### Task prompt
From the listing below, reproduce exactly the lines starting with the one with "Ess Snap (Ess" and going on through the one with "Napapijri SS19 Collection", both ends kept. No picture is copied.

### Supplied material
= Beginning of Section =
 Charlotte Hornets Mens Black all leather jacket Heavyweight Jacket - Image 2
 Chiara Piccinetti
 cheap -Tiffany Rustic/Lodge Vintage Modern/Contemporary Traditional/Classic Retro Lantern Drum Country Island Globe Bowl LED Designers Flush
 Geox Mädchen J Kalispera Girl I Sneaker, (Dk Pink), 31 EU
= End of Section =
= Beginning of Section =
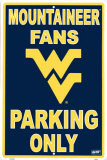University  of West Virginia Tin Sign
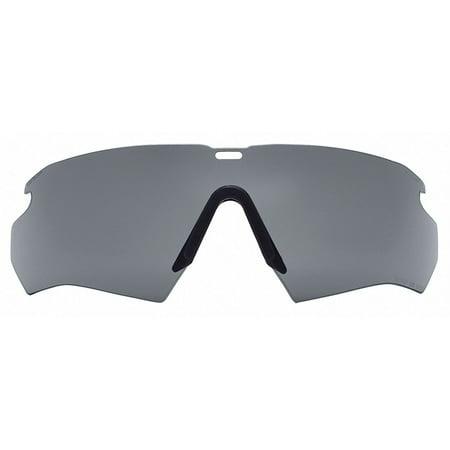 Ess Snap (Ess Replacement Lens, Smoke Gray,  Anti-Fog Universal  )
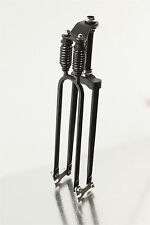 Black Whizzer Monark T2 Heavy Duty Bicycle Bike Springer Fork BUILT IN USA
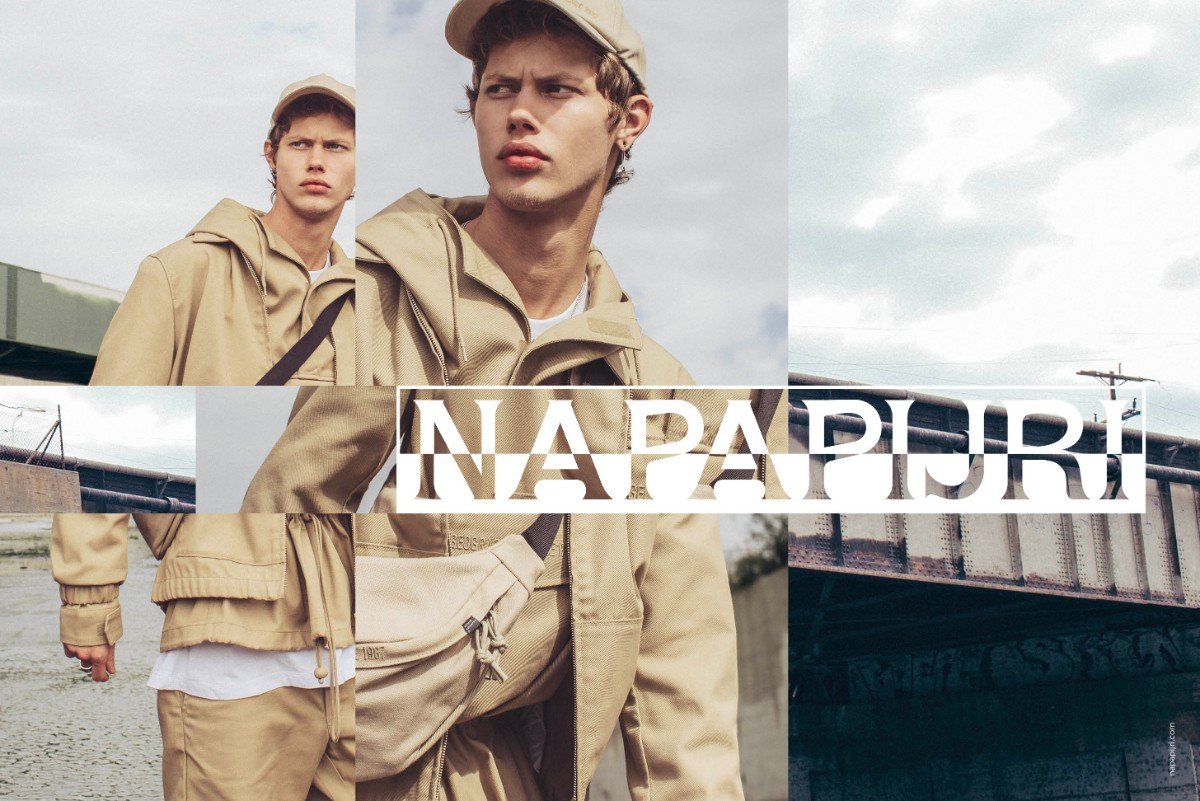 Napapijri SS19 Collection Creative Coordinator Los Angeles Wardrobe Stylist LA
= End of Section =
= Beginning of Section =
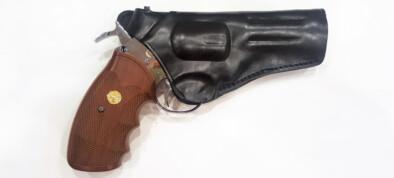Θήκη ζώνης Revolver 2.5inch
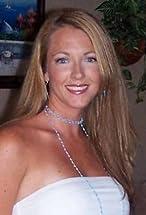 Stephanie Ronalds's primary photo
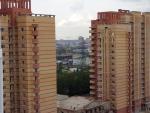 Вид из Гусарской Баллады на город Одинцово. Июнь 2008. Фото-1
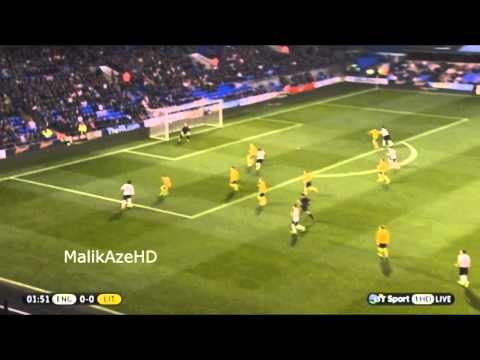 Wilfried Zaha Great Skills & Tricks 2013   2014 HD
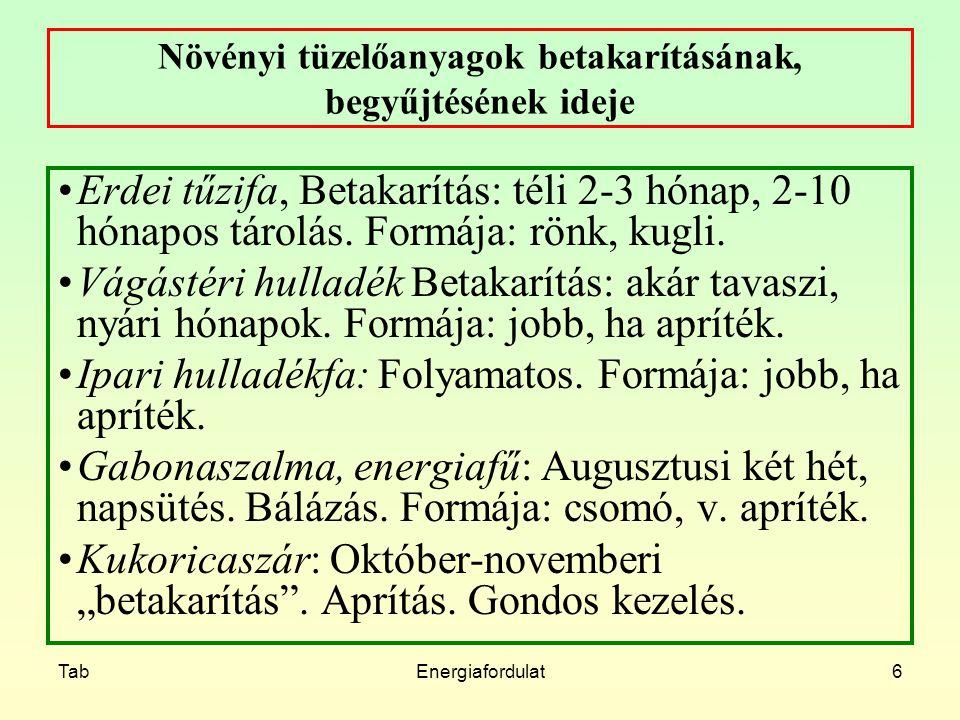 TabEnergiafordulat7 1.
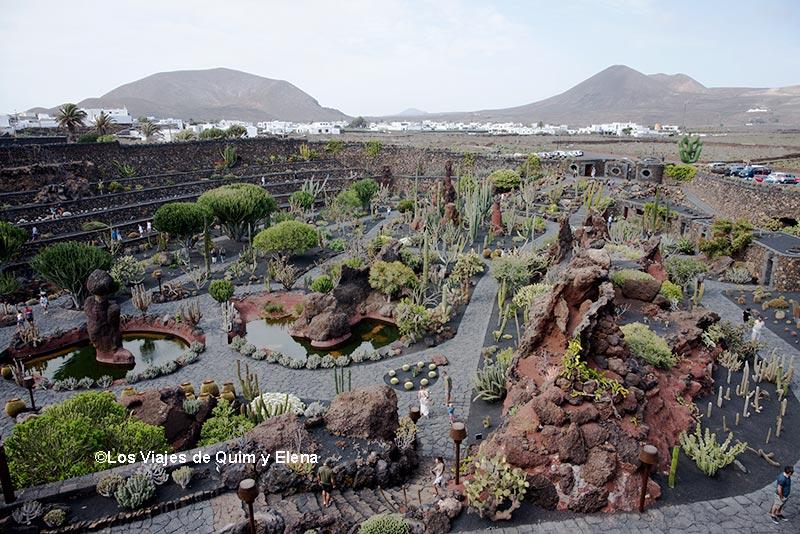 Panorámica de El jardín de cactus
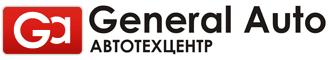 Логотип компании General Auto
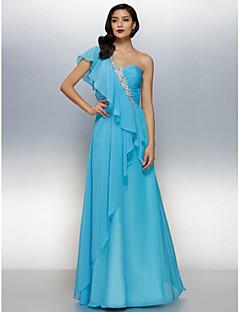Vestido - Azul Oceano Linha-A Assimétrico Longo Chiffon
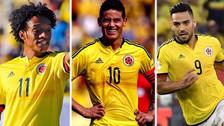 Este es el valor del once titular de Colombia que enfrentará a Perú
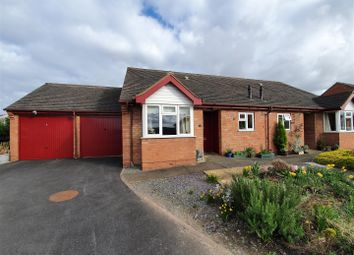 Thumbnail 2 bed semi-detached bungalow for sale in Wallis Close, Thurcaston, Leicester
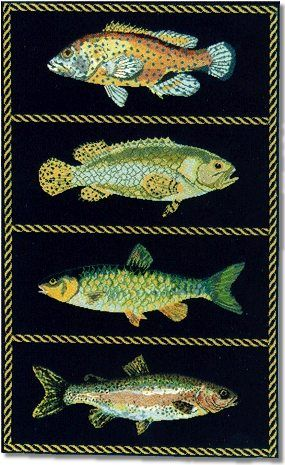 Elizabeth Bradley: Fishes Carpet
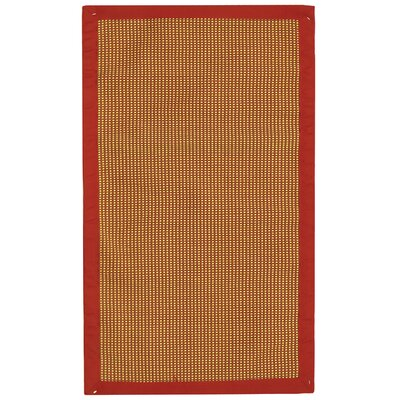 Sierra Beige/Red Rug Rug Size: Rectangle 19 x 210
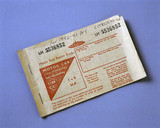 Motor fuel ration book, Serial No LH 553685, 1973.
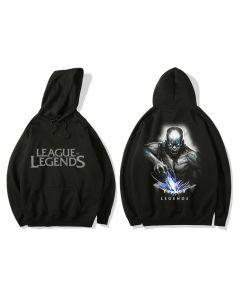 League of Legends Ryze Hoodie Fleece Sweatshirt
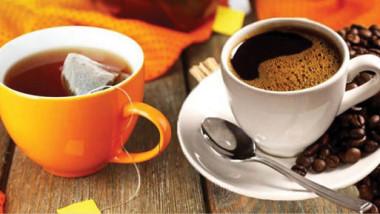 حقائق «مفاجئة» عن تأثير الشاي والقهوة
= End of Section =
### Result below
 Ess Snap (Ess Replacement Lens, Smoke Gray,  Anti-Fog Universal  )
 Black Whizzer Monark T2 Heavy Duty Bicycle Bike Springer Fork BUILT IN USA
 Napapijri SS19 Collection Creative Coordinator Los Angeles Wardrobe Stylist LA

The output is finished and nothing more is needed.